Height Of eBanking Irony

Height of eBanking Irony is when

  1. My bank wants me to visit its branch to update my email. I wonder why I can’t convey my new email address to my bank via Internet Banking or in a letter signed by me in ‘wet ink’.
  2. Left with no choice, I visit the branch, but find that it has moved.
  3. Despite ‘friending’ it on Facebook, my bank doesn’t notify me of such an important event as branch shift in advance. (Of course, I keep getting irrelevant offers from it on my newsfeed). When I ask my bank if payors who customarily make electronic fund transfers to my account need to update the branch address field in their ‘List of Beneficiaries’ screen, my bank is clueless.
  4. Electronic Fund Transfers happen in one hour but my bank won’t let me initiate an EFT for 24 hours. The National Payments Corporation of India (NPCI) has established a net settlement system that can complete a retail payment transaction within one hour by running over 10 settlement cycles during an 8 hour window. However, my bank takes 24 hours to approve my request to add a new payee, without which I can’t initiate the ePayment. It doesn’t bother to explain how this 24 hour ‘cooling period’ benefits the payor, payee or itself. Float is the usual suspect in these matters but it can’t be held responsible in this specific situation since my account doesn’t get debited until the next day.
  5. ePayments need cheques. Apart from providing my bank account details, I’m required to submit a canceled cheque before a payor can transfer money to my account electronically. Asking payors why this step is required is pointless since all of them uniformly blame it on ‘RBI Mandate’. It’s quite dumb for the payor to require the canceled cheque to establish that I’m the legitimate owner of the said account – as though I’m stupid enough to submit the details of somebody else’s bank account and watch my money to go there.
  6. The regulator makes online payments more secure but most people prefer to pay with cash even for e-commerce purchases. By mandating two-factor authentication, the regulator has tried to make online shoppers feel more safe about making ePayments via cards, bank transfers, and so on. However, the average shopper is put off by the friction caused by extra passwords and frequent transaction outages. Therefore, cash on delivery becomes the most popular method of payment for e-commerce in India.
  7. My biller adds passwords to ostensibly make me feel more comfortable with its eBills and eStatements but I actually go back to its printed bills and statements. This one needs a whole blog post to explain. Luckily, I’ve already written it here.
  8. I can make a digital payment without entering a single password but, to view my PDF eBills and eStatements, I have to enter one password to access my email and another password to open the PDF. What’s worse, I need to enter the second password to open the PDF every time in future.

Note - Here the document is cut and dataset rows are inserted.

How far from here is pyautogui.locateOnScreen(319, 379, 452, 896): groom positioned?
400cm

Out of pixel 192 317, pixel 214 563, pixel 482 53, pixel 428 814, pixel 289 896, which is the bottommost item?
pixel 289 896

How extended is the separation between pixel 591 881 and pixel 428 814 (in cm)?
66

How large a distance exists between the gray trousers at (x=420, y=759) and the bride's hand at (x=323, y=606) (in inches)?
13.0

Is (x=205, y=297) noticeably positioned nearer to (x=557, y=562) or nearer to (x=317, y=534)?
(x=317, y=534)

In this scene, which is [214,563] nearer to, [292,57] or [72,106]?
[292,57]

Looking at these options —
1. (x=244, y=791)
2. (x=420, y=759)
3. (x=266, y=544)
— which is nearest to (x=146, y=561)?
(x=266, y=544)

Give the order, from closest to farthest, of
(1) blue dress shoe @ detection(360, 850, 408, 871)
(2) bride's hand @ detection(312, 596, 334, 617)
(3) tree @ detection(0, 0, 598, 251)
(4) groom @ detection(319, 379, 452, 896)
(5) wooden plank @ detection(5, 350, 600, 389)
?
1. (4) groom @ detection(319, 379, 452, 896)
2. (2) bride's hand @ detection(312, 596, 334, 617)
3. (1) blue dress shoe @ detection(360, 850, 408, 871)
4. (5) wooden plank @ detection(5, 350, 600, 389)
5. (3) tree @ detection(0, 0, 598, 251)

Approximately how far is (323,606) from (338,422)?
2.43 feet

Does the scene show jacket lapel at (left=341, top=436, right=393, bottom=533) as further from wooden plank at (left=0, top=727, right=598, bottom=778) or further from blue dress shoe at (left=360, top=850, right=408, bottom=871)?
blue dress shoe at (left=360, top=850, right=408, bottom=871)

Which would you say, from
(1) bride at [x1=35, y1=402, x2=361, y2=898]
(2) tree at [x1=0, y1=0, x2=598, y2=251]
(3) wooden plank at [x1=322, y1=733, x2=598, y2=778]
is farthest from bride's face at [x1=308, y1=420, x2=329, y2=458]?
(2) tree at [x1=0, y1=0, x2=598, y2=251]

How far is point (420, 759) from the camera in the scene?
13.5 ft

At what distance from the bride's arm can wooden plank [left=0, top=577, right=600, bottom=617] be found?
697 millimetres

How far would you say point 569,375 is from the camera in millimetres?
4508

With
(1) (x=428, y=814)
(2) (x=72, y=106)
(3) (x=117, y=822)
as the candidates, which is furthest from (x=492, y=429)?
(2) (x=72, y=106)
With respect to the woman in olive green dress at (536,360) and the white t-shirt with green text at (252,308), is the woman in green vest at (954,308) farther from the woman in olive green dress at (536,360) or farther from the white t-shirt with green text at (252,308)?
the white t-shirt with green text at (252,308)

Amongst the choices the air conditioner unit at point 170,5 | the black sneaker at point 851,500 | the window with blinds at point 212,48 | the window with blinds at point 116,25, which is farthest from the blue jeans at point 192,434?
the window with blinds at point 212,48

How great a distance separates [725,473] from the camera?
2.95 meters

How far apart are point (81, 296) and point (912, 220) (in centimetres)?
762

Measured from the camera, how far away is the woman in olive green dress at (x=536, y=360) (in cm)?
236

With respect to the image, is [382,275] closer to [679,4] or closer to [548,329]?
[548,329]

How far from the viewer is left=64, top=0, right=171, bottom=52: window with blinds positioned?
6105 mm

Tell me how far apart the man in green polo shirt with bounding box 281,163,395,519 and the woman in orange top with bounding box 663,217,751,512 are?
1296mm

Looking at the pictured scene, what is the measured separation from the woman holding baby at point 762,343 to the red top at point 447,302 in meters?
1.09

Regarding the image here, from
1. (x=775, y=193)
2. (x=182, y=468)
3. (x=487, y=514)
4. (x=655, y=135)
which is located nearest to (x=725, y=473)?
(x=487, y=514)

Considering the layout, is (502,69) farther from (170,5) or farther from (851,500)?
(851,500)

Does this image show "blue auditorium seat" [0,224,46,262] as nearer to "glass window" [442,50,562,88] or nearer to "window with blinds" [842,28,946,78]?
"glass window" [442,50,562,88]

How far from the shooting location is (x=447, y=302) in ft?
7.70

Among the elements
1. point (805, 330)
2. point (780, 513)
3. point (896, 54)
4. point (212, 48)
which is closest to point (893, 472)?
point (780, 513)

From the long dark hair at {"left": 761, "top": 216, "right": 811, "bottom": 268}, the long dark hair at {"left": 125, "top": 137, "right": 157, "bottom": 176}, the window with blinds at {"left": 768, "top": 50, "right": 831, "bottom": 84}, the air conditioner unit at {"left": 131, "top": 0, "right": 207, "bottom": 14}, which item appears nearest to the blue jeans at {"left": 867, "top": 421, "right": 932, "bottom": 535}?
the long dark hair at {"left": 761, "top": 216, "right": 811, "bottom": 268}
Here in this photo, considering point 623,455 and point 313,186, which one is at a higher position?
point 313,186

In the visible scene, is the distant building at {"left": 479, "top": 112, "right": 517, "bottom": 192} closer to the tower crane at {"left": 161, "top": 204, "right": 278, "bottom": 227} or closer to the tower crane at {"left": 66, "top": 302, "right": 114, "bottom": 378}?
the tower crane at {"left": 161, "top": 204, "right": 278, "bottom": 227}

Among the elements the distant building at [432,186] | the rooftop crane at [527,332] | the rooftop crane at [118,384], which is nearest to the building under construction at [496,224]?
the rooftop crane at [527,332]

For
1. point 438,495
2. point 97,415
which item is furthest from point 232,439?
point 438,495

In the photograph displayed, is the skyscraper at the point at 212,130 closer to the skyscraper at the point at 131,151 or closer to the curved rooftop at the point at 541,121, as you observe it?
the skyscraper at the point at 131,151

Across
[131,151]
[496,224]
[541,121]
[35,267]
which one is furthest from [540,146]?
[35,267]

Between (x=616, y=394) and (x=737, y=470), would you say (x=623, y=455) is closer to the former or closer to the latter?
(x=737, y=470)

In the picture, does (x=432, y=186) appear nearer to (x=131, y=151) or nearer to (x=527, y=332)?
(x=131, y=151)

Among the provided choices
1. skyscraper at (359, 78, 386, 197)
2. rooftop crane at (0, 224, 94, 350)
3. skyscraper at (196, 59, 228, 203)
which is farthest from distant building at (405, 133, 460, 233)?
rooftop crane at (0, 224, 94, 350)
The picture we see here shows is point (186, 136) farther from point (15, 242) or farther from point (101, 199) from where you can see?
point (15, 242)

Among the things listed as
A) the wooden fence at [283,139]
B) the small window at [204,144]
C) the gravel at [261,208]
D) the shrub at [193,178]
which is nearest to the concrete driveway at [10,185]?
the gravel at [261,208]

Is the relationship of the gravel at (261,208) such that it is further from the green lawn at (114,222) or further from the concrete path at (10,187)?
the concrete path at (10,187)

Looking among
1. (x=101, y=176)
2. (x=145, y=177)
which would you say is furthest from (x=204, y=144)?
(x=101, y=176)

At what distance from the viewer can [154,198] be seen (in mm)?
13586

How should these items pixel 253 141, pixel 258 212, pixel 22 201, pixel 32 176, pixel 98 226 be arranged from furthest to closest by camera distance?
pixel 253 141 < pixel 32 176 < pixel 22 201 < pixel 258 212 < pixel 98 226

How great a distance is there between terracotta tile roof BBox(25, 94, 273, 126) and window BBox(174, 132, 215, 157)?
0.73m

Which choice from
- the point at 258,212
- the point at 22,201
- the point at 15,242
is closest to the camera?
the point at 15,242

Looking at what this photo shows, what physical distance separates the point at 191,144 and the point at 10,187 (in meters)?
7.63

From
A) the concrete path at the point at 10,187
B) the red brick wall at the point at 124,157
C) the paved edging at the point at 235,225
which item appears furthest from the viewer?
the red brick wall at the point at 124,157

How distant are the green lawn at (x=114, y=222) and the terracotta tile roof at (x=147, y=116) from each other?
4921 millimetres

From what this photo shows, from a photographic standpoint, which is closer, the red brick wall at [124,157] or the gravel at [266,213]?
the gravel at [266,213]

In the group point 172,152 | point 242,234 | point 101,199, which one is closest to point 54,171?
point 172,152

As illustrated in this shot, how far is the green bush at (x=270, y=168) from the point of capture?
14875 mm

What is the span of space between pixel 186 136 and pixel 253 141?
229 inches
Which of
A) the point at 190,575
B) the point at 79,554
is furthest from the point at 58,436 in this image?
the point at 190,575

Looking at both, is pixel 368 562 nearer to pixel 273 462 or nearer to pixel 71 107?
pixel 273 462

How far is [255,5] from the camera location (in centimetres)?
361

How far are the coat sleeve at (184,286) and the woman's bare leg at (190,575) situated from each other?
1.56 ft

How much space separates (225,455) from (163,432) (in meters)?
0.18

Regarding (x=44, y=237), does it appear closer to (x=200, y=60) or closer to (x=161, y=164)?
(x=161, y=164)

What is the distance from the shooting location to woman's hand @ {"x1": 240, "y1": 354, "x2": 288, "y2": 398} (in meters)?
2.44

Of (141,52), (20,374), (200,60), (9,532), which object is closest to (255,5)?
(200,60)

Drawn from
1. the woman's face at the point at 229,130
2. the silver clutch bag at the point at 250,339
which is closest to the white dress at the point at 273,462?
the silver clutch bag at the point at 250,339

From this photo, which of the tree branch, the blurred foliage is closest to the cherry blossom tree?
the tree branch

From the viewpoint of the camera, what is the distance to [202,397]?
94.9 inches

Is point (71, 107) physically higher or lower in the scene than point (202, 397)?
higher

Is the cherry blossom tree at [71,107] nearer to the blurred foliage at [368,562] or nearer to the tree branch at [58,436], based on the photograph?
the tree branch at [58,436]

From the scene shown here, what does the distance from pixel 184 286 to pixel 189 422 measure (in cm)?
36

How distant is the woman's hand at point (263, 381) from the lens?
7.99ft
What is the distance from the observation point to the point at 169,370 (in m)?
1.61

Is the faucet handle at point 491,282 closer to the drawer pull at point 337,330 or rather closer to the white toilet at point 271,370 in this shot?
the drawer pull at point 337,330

I’d love to hear more examples of ironies in Internet, mobile and social media banking, whether restricted to a few banks or applicable across the country.

UPDATE DATED 8 JULY 2020:

Eight years after I wrote the above original post, many of the aforementioned ironies with digital banking remain. Except #4 (cooling periods for NEFT / IMPS payments have dropped to 30 minutes) and #6 to some extent (with the launch of UPI payments which work only on mobile devices and, accordingly, make one of the two factors of authentication implicit and thereby more frictionless).